SUPPLIED PASSAGE: Begin
# Xterm Port



## Lydok (Jun 1, 2009)

I'm trying to build Xterm with Xaw3d support.  Only problem is, there is no "make config" for Xterm where I can set this.  Is there any way to pass configure parameters using the ports infrastructure so that I can customize the Xterm build?

This would apply to any port that needs to be passed configuration parameters but has no "make config".

Thanks!


----------



## ale (Jun 1, 2009)

You should modify the port Makefile.

Look for example at _CONFIGURE_ARGS+=_ and at the _if defined..._


----------



## Lydok (Jun 1, 2009)

ale,

Thanks, that worked like a charm.

One follow-up question:
Will this Makefile be overwritten on subsequent ports tree updates?  I use csup for updating.


----------



## ale (Jun 1, 2009)

Lydok said:
			
		

> ale,
> 
> Thanks, that worked like a charm.


Great, glad to know it.



			
				Lydok said:
			
		

> One follow-up question:
> Will this Makefile be overwritten on subsequent ports tree updates?  I use csup for updating.


Obviously yes.
You may want to ask to the maintainer to include your patch.
Type _make maintainer_ in the port directory to get the address.


----------
SUPPLIED PASSAGE: End
DATA SECTION: Begin
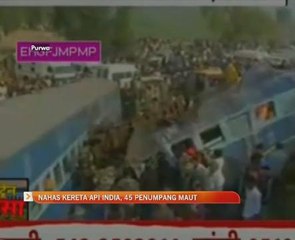 Nahas kereta api India, 45 penumpang maut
DATA SECTION: End
* **TASK TO COMPLETE**:
Quote the Xterm port thread word for word from "This would apply" to "the port Makefile.".

* **EXERCISE RESPONSE**:
This would apply to any port that needs to be passed configuration parameters but has no "make config".

Thanks!


----------



## ale (Jun 1, 2009)

You should modify the port Makefile.